Nel panorama delle minacce informatiche per Windows sta emergendo Cruciferra, un crypter avanzato osservato in diverse campagne di phishing e utilizzato da più gruppi cybercriminali. Il suo obiettivo è offuscare i payload malevoli, ridurre le capacità di rilevamento di antivirus ed EDR (Endpoint Detection and Response) e aumentare le probabilità di successo degli attacchi.

Ciò che rende Cruciferra particolarmente insidioso è l’adozione di numerose tecniche di evasione e anti-analisi. Sviluppato in Mono, utilizza routine di cifratura personalizzate che cambiano frequentemente da un campione all’altro, generando un comportamento polimorfico che limita l’efficacia delle firme di rilevamento e delle analisi statiche. Per questo motivo, il rilevamento richiede sempre più un approccio basato sulla telemetria comportamentale.

Le campagne sfruttano principalmente il phishing come vettore iniziale e prendono di mira organizzazioni dei settori finanziario, sanitario, della pubblica amministrazione, dell’istruzione e della manifattura. Una volta eseguito, Cruciferra può rilasciare un payload cifrato sul sistema oppure scaricarlo da un server remoto. Tra i malware distribuiti figurano Agent Tesla, AsyncRAT, Remcos RAT, Formbook, oltre a keylogger e infostealer.

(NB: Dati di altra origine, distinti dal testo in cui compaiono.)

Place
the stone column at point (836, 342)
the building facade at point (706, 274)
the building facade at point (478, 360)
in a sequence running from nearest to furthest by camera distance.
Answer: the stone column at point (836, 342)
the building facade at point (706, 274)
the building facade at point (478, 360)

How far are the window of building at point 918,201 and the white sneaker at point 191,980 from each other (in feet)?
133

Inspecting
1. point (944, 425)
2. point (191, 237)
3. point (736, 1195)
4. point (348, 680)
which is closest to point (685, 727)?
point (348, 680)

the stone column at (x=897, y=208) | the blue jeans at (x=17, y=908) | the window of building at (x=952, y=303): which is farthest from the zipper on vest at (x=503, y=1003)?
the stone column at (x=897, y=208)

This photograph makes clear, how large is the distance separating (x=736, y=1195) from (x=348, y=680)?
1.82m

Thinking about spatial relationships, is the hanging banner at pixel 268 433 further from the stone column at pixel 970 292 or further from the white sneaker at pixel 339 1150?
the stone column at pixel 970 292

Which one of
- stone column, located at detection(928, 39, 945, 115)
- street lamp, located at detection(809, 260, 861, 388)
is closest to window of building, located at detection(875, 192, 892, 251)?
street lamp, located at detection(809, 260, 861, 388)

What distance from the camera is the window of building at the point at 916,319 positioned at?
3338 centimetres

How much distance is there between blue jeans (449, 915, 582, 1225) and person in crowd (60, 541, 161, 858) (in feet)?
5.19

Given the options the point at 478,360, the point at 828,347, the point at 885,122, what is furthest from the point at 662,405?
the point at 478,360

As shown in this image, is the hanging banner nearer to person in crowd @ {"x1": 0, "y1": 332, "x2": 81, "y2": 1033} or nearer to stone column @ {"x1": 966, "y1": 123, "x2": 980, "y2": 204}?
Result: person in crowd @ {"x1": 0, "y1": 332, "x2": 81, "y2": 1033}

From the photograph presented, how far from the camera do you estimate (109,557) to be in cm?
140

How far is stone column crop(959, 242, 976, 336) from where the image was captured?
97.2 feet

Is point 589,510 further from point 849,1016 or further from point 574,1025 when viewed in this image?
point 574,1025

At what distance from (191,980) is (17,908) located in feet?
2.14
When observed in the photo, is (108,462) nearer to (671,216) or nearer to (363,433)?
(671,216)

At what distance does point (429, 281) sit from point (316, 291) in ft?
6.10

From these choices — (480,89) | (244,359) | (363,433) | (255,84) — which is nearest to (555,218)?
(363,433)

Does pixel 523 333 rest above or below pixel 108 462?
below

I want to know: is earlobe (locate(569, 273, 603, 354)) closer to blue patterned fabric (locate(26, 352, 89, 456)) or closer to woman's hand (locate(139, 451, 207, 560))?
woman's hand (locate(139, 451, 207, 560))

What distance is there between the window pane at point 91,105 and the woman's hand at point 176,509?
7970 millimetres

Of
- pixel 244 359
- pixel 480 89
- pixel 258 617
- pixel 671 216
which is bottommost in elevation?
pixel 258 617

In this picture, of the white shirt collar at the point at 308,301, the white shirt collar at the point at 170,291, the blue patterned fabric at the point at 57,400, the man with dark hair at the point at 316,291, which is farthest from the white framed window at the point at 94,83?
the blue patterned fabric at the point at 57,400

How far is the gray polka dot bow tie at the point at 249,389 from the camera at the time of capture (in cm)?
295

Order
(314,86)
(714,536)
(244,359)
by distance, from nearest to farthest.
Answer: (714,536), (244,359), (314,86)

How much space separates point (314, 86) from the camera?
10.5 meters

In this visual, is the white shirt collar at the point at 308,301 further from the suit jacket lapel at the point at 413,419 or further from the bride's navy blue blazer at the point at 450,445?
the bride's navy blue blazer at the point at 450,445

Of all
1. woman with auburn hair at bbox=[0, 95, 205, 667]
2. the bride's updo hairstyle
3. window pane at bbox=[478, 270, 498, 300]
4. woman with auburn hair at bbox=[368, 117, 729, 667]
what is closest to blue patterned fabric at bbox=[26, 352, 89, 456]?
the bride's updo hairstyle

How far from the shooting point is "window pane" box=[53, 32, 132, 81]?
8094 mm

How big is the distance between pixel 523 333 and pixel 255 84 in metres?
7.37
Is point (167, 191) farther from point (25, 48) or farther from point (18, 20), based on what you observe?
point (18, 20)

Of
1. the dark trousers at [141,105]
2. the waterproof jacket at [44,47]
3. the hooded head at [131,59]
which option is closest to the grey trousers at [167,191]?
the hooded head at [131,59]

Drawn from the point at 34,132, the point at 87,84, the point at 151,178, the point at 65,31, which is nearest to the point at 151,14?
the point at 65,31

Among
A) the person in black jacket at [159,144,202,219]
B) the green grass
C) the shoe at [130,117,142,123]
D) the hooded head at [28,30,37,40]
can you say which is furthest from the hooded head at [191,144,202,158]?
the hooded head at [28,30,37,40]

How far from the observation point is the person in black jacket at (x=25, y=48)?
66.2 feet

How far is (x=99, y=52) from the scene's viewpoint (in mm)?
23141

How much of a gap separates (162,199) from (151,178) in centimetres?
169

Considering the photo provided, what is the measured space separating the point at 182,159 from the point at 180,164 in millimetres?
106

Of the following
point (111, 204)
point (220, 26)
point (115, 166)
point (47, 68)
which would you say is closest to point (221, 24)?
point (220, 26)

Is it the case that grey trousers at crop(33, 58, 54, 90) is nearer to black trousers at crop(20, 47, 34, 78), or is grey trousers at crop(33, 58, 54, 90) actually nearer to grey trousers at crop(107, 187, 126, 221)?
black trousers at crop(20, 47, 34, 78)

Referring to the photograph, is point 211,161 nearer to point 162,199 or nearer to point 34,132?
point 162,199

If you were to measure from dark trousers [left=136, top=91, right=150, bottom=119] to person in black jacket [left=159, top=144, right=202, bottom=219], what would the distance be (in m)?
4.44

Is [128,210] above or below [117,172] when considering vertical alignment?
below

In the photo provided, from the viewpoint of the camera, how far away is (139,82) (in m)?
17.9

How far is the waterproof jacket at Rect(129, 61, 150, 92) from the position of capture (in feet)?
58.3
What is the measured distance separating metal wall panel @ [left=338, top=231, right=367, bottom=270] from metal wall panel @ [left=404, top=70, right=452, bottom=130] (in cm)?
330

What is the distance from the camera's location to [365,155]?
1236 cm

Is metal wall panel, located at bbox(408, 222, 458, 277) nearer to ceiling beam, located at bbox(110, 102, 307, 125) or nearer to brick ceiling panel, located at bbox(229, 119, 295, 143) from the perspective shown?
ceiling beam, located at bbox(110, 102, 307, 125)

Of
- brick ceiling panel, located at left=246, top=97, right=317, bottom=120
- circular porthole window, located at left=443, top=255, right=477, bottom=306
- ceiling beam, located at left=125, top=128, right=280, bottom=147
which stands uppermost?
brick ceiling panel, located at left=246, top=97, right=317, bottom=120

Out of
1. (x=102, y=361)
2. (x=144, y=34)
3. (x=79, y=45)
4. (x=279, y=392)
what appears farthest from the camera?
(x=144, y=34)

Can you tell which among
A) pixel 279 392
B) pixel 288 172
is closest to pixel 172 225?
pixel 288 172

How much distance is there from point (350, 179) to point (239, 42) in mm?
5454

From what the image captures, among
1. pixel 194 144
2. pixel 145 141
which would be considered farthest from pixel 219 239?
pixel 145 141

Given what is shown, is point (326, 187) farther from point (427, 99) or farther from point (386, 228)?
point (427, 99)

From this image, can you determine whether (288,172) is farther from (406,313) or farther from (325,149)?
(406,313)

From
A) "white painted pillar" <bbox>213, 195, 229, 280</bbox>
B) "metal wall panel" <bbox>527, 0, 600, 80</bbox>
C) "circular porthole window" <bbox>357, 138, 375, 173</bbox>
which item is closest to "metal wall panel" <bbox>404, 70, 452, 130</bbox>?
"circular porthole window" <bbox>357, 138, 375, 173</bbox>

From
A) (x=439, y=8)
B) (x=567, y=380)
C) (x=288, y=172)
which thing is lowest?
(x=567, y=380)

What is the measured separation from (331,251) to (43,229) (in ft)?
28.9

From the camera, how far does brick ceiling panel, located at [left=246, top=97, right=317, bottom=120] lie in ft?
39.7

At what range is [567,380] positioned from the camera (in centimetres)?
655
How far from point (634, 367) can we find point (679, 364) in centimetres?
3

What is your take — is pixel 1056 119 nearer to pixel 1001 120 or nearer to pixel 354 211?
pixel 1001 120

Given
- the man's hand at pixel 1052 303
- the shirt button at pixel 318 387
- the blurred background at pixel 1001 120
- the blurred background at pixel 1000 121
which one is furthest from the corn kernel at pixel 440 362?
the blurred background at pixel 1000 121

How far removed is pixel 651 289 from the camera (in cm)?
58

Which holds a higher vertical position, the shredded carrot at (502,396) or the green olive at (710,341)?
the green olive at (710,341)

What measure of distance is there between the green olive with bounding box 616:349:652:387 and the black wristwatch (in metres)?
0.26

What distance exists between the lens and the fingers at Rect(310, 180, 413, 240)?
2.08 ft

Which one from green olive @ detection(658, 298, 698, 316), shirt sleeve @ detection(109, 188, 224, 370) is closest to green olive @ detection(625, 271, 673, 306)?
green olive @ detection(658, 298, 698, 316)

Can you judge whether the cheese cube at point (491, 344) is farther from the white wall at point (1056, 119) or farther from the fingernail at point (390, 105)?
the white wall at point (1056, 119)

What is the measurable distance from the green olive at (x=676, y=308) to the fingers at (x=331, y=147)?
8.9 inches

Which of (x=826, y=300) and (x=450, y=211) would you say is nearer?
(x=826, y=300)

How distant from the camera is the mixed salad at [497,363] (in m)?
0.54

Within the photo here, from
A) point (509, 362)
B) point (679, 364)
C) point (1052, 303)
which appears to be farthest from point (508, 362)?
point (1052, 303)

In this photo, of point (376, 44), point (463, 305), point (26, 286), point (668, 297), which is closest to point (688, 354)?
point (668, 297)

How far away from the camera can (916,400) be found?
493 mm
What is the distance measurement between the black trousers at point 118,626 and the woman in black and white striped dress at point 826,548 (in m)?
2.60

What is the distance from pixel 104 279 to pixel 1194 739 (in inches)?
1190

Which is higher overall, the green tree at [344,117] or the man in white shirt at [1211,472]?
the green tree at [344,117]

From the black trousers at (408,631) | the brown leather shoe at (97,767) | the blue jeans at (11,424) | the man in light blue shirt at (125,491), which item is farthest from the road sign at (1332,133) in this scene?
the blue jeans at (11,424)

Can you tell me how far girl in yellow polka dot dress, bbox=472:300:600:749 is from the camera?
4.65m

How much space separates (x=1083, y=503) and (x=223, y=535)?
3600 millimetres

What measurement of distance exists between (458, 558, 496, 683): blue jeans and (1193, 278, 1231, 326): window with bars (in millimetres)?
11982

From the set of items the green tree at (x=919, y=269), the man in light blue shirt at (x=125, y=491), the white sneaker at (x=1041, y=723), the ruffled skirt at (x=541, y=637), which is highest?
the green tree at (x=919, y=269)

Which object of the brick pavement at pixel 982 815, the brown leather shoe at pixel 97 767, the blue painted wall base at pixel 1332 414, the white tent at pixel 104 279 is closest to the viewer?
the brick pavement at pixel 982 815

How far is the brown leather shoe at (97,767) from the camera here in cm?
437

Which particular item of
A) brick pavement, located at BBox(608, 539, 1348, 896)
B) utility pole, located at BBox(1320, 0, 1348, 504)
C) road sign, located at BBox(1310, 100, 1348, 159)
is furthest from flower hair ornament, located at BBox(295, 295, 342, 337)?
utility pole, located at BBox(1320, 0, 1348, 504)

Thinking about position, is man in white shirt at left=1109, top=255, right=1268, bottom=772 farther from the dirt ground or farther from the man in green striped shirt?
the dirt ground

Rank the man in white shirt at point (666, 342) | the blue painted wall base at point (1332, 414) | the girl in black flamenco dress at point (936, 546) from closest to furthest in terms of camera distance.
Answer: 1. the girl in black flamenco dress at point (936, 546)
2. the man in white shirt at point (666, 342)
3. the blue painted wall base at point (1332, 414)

Dal punto di vista tecnico, il crypter impiega DLL side loading, API e IAT unhooking, system call indirette, persistenza tramite chiavi di registro Run e bypass UAC con COM Elevation Moniker, riducendo la visibilità delle proprie attività.

Particolarmente rilevante è l’impiego della tecnica BYOVD (Bring Your Own Vulnerable Driver), che sfrutta driver vulnerabili per terminare i processi degli EDR. A questa si aggiunge una variante di Process Ghosting, che consente di eseguire il payload da un file temporaneo eliminato prima dell’avvio del processo, riducendo gli artefatti forensi e rendendo più difficile il rilevamento basato sui file.

L’evoluzione di Cruciferra conferma come i moderni crypter stiano diventando strumenti sempre più sofisticati, combinando polimorfismo, tecniche di evasione avanzate e abuso di funzionalità legittime di Windows per eludere le difese tradizionali.